[Information supplied start]

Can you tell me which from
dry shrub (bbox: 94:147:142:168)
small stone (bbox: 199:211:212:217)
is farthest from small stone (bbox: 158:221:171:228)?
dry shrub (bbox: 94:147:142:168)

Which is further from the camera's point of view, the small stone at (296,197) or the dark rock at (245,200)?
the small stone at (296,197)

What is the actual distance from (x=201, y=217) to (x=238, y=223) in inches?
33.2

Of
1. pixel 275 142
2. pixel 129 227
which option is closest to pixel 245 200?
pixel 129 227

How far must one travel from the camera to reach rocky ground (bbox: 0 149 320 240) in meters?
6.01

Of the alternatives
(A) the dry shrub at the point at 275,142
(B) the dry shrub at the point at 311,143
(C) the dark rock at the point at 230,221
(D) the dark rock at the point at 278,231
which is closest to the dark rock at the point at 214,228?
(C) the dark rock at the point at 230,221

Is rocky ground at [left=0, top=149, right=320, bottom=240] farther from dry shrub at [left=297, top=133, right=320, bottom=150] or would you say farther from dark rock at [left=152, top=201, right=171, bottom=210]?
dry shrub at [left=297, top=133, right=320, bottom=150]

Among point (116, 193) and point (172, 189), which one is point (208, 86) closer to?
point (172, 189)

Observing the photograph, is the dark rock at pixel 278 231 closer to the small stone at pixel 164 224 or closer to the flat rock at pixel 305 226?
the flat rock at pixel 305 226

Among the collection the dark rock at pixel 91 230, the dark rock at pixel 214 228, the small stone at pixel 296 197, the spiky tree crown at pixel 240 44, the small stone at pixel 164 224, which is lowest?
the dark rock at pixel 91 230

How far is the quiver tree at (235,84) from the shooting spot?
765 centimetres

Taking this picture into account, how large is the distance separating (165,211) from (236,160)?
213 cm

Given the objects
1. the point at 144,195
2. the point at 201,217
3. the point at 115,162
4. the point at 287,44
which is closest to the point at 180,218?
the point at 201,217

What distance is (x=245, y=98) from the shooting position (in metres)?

[Information supplied end]

**Job**. Count the lines in the entries above that contain the string "left", matching case exactly. Give only the number.

**Complete answer**. 2